Tag Archives: acrostic

3 Poems by Jim Davis

 

JIM DAVIS is an MFA candidate at Northwestern University, the editor of North Chicago Review, an award-winning poet & painter, a teacher, coach, public speaker, and an international semi-professional football player. jimdavispoetry.com

 

 

Once

 

Every fifteenth finger of Wild Turkey shoots

Time in the heart.

I am 23, no, 24, ridding myself of fish tacos and whiskey and I

Think of you, blindly, eyes wretched shut, think

Of drawing lace curtain across a window’s breath,

You and the smooth brine of ocean air, forgetting.

I use my sleeve to wipe my chin, hail a taxi, spill in and

Throw my phone out the window, where it floats

Up into the blue fading desires of night; pulverized by dawn.

 

Twice

 

Every finger-thick link in the chain mirrors

Time in the worst way: locked and fated: if only

I were a birthday cake delivered to a prison…

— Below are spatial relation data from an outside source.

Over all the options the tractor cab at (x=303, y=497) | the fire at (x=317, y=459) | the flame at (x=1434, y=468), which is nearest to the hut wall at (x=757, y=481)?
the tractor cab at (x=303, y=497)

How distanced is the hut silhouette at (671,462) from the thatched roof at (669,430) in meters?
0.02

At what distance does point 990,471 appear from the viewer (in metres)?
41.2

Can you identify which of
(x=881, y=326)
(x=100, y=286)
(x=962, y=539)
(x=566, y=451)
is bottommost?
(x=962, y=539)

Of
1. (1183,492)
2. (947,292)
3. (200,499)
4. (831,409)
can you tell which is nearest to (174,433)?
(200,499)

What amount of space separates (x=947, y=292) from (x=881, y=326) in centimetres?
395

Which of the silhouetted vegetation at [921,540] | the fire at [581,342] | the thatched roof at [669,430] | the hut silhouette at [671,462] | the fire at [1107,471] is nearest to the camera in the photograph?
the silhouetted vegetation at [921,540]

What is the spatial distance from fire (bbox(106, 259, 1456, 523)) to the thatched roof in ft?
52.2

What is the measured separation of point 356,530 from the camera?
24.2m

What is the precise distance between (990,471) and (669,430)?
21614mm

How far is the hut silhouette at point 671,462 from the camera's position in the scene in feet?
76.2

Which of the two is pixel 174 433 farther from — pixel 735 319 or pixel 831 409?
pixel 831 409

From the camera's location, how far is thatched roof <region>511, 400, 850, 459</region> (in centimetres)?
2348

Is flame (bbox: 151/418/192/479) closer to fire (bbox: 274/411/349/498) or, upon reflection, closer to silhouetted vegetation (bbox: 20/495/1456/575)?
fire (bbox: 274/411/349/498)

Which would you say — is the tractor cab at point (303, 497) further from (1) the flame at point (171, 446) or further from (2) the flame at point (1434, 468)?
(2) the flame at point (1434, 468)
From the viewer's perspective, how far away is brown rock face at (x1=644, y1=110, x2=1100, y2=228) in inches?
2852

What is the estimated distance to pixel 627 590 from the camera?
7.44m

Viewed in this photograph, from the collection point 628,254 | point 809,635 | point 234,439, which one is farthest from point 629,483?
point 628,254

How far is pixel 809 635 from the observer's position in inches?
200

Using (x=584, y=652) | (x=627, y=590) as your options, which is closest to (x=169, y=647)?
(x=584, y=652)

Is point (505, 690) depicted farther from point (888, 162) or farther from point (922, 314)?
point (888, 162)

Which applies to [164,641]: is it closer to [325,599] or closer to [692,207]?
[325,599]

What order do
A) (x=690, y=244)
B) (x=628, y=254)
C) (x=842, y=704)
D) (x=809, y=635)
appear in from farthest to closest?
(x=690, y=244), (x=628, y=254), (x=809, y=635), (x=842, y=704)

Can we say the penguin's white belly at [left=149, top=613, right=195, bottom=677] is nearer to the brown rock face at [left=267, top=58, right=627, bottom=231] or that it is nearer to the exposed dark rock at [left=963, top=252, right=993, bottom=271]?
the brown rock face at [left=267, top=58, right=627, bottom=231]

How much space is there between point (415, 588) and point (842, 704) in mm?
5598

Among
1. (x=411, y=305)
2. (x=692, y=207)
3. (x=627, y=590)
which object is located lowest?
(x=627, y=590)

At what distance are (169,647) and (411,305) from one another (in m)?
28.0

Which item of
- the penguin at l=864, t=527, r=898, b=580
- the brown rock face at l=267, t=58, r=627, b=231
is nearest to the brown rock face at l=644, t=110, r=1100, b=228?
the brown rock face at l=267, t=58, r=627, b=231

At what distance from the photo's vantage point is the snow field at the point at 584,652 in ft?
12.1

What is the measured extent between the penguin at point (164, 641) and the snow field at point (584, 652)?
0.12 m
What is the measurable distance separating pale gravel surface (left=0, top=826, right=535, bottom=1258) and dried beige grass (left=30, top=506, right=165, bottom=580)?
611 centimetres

Think of the chisels I could hide!

Of the afterlife, I wonder, the fraternity of old souls –

You never stumble through equivocation

I struggle with chisels, sugar-frosted and clumsy, I

Throw my hands in the air. Breathe easy. There are moments

Up here in the hill-tower when I’d rather sit than fall.

 

*note: this poem is part of a project of acrostic variations, wherein the spine of a poem is created through words, not letters, referencing advertisements, idiom, and other poems. In this case (Every time I think of you I Throw Up) is from an overheard subway cell-phone conversation.

 

The Best Poem I Have Ever Written

 

Each morning, well, on the mornings I wake

in time to find the dawn beginning to beat

the mild rhythm of early summer, I read and take notes

and read and finally write what is, daily, the best poem I have

ever written. Sound of snoring for the other room. The dog

is lying in a patch of sun and I am tired of writing

about her death before she has died. I will lie

next to her, later, once I’ve written the best poem I have

ever written, she’s the only one whom I can nuzzle up to

with a combination of coffee and morning breath. There is struggle

on days like today, to leave the Canada goose figurine

standing proud beneath the side table – where a photograph

of my grandmother touching the shoulder of her mother

in the only manner those chubby digits would have been able, gently

yellows in its frame – unacknowledged, that goose who was hers,

saved from the vacation home on a Wisconsin lake, before it was sold

and remodeled into, so I’ve been told, something worse – not quite

what we were used to. And it’s possible, of course, that although

winds have spread umbrellas of dandelion seed to the ends of the yard,

that this is not the best poem ever written, but the best poem I have

to tell. Anything that crosses my path in growing warmth is worthy:

the flowering tree surrendering to standard green, thickening

with the season, the shudder of a mockingbird bathing in dust,

and that Canada goose, without whom this would be a poem

like any other – carved of heavy black walnut, hand painted,

every feather featuring the added texture of wood grain,

the downturned tail, the shut beak, and that long, ringable neck –

which belonged to my grandmother. I wonder if she,

in her yellowing pose, was asked to place her tiny hand

upon her mother’s shoulder, or if the human grace within

drew its tender handle on the moment. It’s not the same grace

which led her to serve the public, donate a lifetime

in schools of the blind, or find herself, on similar mornings

writing reflections in the margins of French-impressionist texts.

No, it’s far simpler than that – closer, perhaps, to the impulse

of a man with a chisel and brush, to create. Wonder of a child,

a touch, and the slight upturned corner of a smile just like mine.